2011-10-29 19:55:39 | 音楽
『Silver Pony』 カサンドラ・ウィルソン   ☆☆☆☆☆

 最近ジャズ系で気に入っているアーティスト、カサンドラ・ウィルソンをご紹介したい。といっても新人さんではなく、1990年頃から活躍してグラミー賞も獲っているベテランである。私が知らなかっただけ。ミシシッピ州出身の女性ジャズ・ヴォーカリストで、ブルージーな低音の歌唱を特徴とし、ジャズに限らずポップソングのカバーなどもやっている。
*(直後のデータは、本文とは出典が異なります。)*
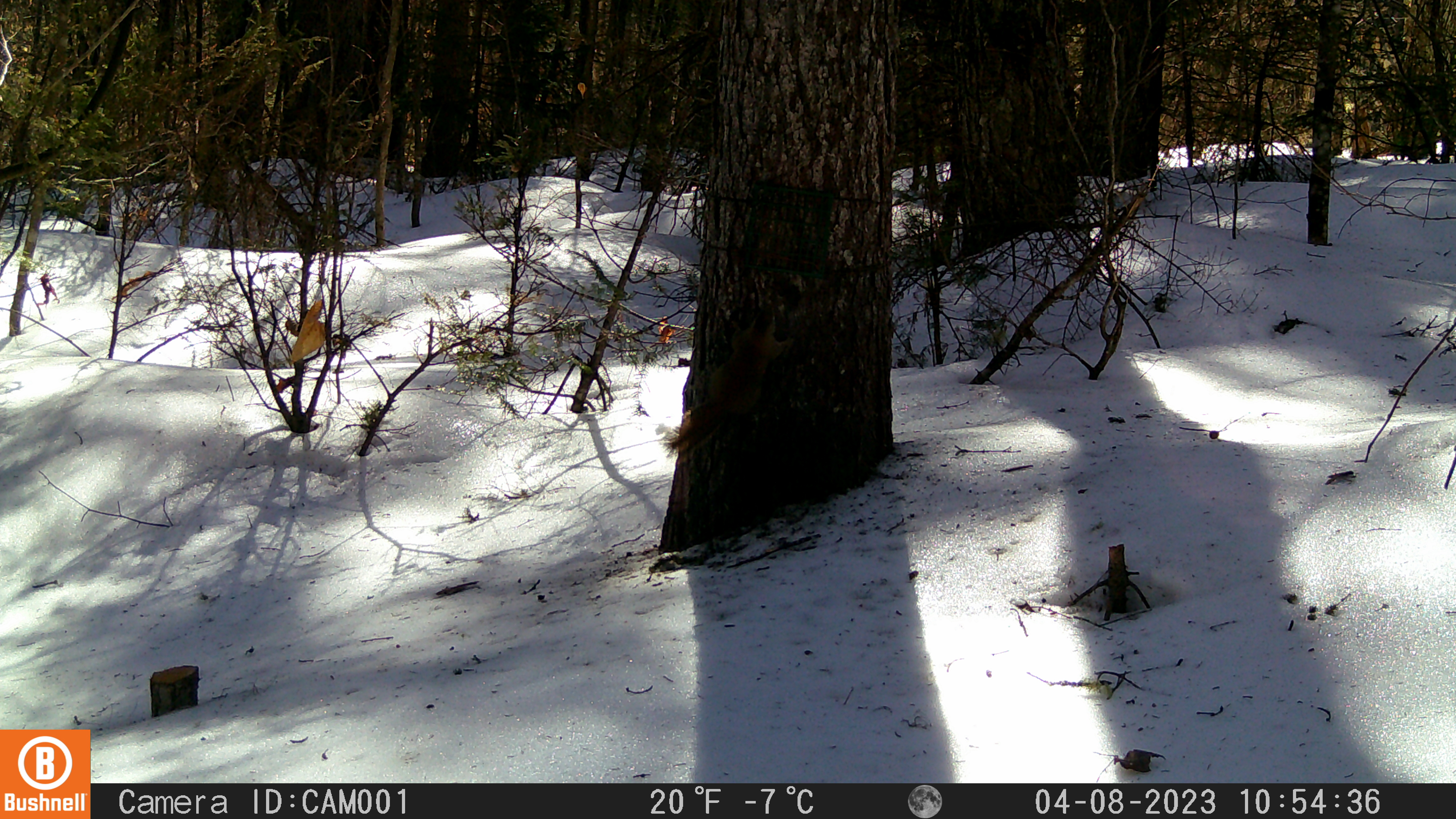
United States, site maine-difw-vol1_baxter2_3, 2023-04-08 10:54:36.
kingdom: Animalia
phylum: Chordata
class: Mammalia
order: Rodentia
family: Sciuridae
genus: Tamiasciurus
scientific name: Tamiasciurus hudsonicus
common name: red squirrel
 この『Silver Pony』は2010年のアルバムで、今のところ最新作。私が最初に聴いたのもこれだ。たちまち魅了され、他のアルバムもいくつか聴いたが、やっぱり私はこれが一番好きだ。90年代にブルーノートから出した『Blue Light 'Til Dawn』『New Moon Daughter』あたりの評価がすごく高いが、非常にブルージーで、あまりブルースが好きでない私にとって繰り返し聴くのはつらい。この頃の特徴としてはサウンドがアコースティックで、ギター中心ということだろう。確かにカサンドラ・ウィルソンの黒々とした低音にはブルースがよく似合う。また歌に説得力があるだけでなく、アレンジも斬新で、サウンドには独特の緊張感がある。
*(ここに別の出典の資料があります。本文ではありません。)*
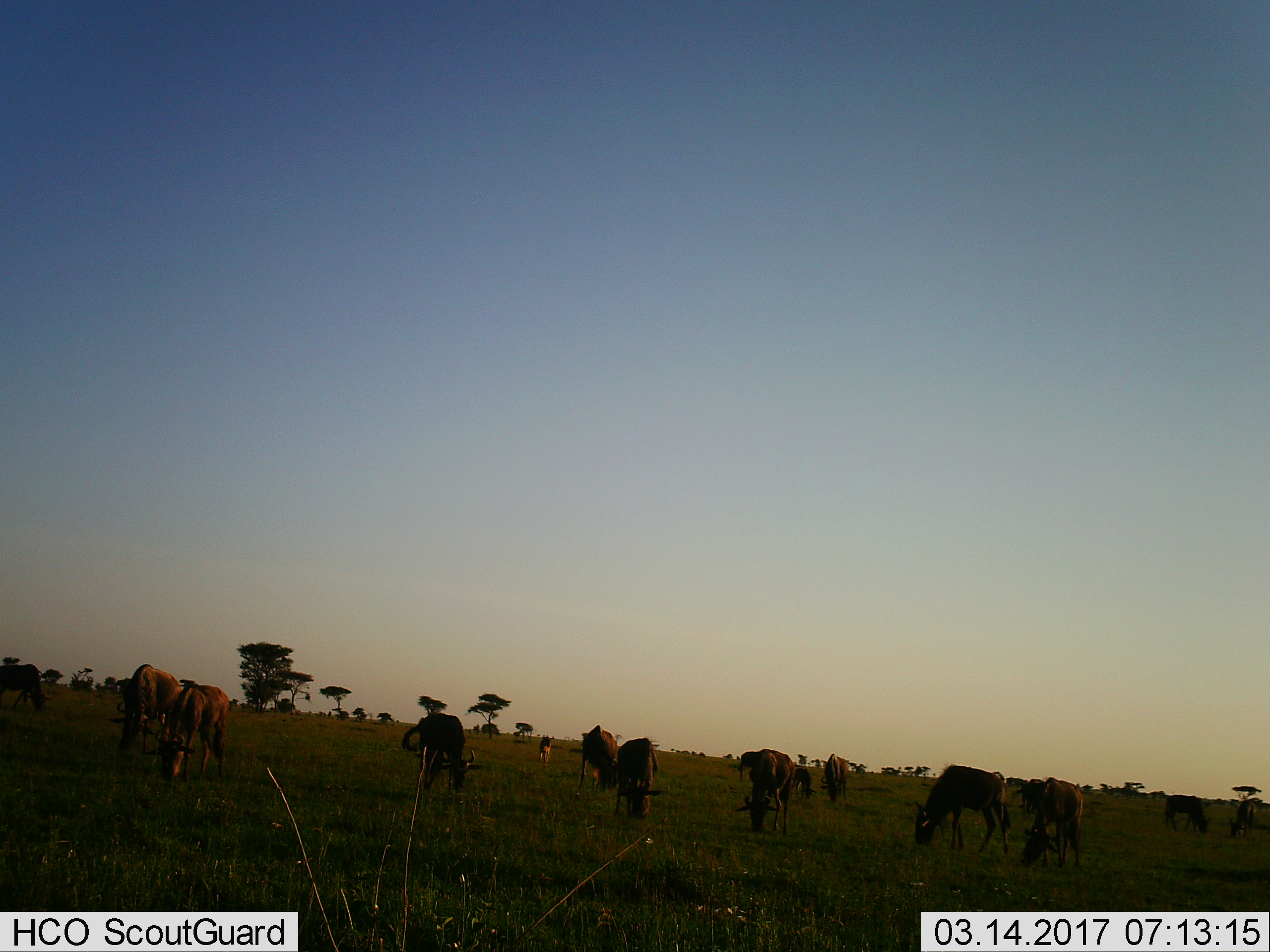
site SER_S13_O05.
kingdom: Animalia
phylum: Chordata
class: Mammalia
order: Artiodactyla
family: Bovidae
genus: Connochaetes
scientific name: Connochaetes taurinus taurinus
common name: blue wildebeest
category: wildebeestblue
Wildebeestblue (blue wildebeest) (Connochaetes taurinus taurinus), count 11-50. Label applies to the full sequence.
 それに比べると、この『Silver Pony』はもっとリラックスした感じだ。構成がちょっと変わっていて、ライヴとスタジオ録音のミックスになっている。ライブ音源のあとにスタジオ録音が数曲入っている、というのではなく、ライブとスタジオ録音がごっちゃになっている。スタジオ音源がフェードアウトしていくのと同時に観客の拍手がフェードインし、ライブ演奏が始まったりする。カサンドラ・ウィルソンのMCも聴ける。フレンドリーな雰囲気のライブで、それもこのアルバム全体のカラーに影響しているに違いない。カサンドラ・ウィルソンの歌唱も『New Moon Daughter』みたいな深刻さは控えめで、愉しげだ。エレガントな軽やかさがある。といってももちろん、独特のブルージーなセンスがなくなっているわけではない。
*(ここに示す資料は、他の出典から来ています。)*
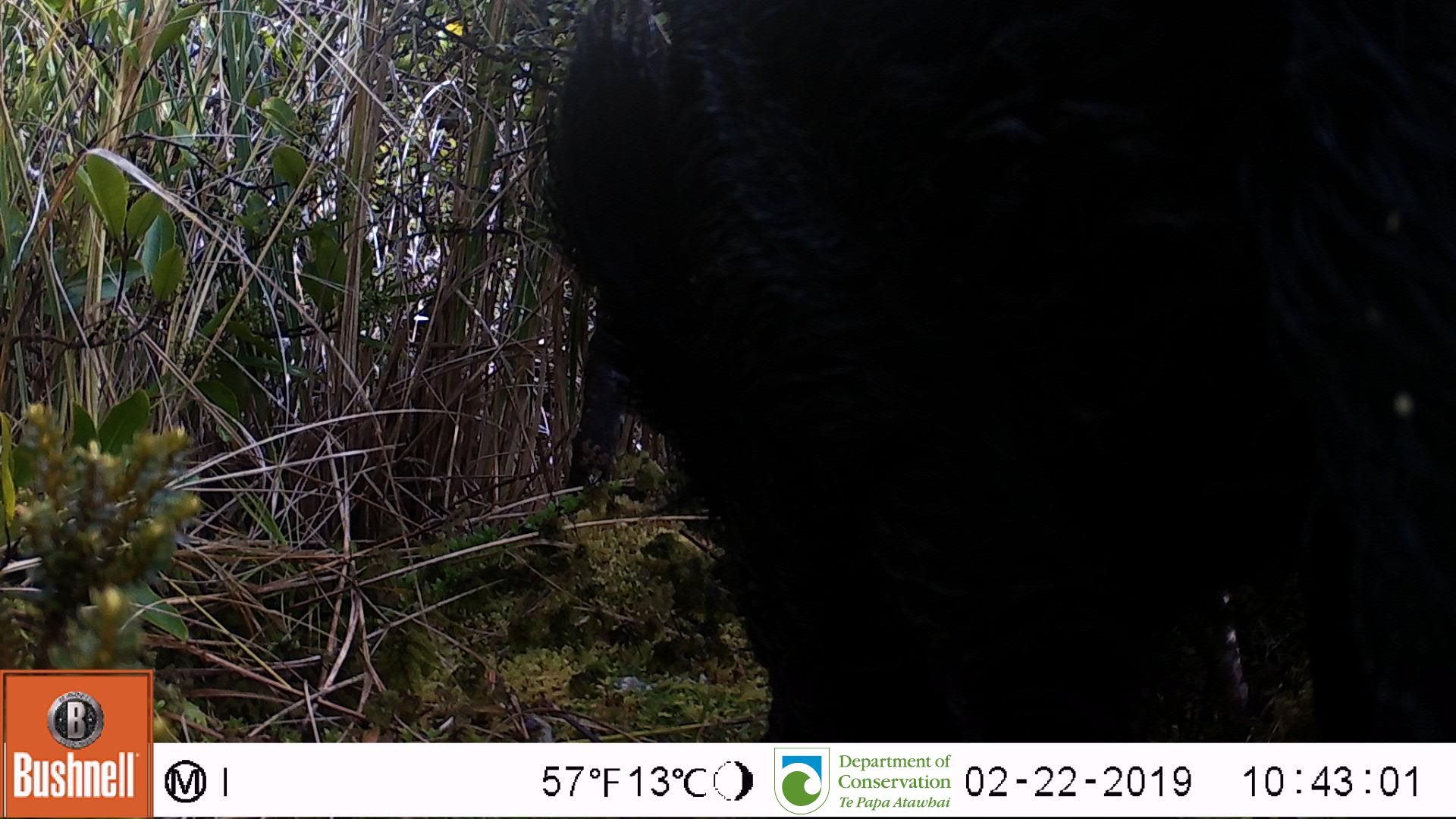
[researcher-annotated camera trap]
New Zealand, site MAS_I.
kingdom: Animalia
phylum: Chordata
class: Mammalia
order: Artiodactyla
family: Suidae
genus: Sus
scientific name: Sus scrofa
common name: pig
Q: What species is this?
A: Pig (Sus scrofa).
 もう一つの特徴は楽器演奏の充実振り。ヴォーカリストのアルバムであるにもかかわらず、素晴らしく聴き応えのある演奏が繰り広げられる。長々とインストが続く部分もあり、はっきりとそういう意図のもとに制作されている。楽器の構成はドラム、パーカッション、エレクトリックだったりアコースティックだったりするベース、エレクトリック・ギター、キーボード(ピアノ、エレピなど)。曲によってサックスが入る。スタジオ録音の方ではストリングス入りの曲もある。

 ソロよりもアンサンブルで聴かせる演奏で、アレンジは自由かつ斬新、演奏も奔放、闊達でありながら非常に繊細だ。特筆すべきなのはリズムの躍動感で、一曲目の「Lover Come Back to Me」の素晴らしいドラミングを初めとして全篇にパーカッション、ギターのカッティングが満ち溢れ、それらが渾然一体となってなんともいえないきめ細かなグルーヴを生み出している。非常に快感である。しかもそのきめ細かなグルーヴがロックのように力ずくでないため、実に繊細で、表情豊かだ。インスト曲「A Night In Seville」から「Beneath a Silver Moon」への流れなど、もう最高である。

 ジャズ・ヴォーカルもののCDというと、静かなピアノをバックにムーディーな歌唱を聴かせるというパターンがありがちで、デートのBGMには重宝されるのかも知れないが、私はああいうのを聴くと退屈してしまう。その点、このアルバムはいい。見事なヴォーカルと見事な演奏の融合。リラックスしながらも、創造力に溢れる音楽を堪能できるのである。